Thursday, August 27, 2009

An Epiphany



Today's NYT column by Nicholas Kristof and an earlier Bill Moyer's interview highlights Wendell Potter, formerly head of corporate communications for two health insurance companies and the man who helped craft the industries' strategy to block health care reform.

One rainy day Mr. Potter saw the light and quit.

From the New York Times...
He rode in limousines to confabs to concoct messaging to scare the public about reform. But in his heart, he began to have doubts as the business model for insurance evolved in recent years from spreading risk to dumping the risky.

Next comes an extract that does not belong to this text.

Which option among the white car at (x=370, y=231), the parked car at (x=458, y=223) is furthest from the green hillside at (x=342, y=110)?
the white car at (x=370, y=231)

Then in 2007 Mr. Potter attended a premiere of “Sicko,” Michael Moore’s excoriating film about the American health care system. Mr. Potter was taking notes so that he could prepare a propaganda counterblast — but he found himself agreeing with a great deal of the film.

A month later, Mr. Potter was back home in Tennessee, visiting his parents, and dropped in on a three-day charity program at a county fairgrounds to provide medical care for patients who could not afford doctors. Long lines of people were waiting in the rain, and patients were being examined and treated in public in stalls intended for livestock.

“It was a life-changing event to witness that,” he remembered.

The whole column is worth a read, particularly the part about the methods that insurance companies use to keep expenses aka claims down.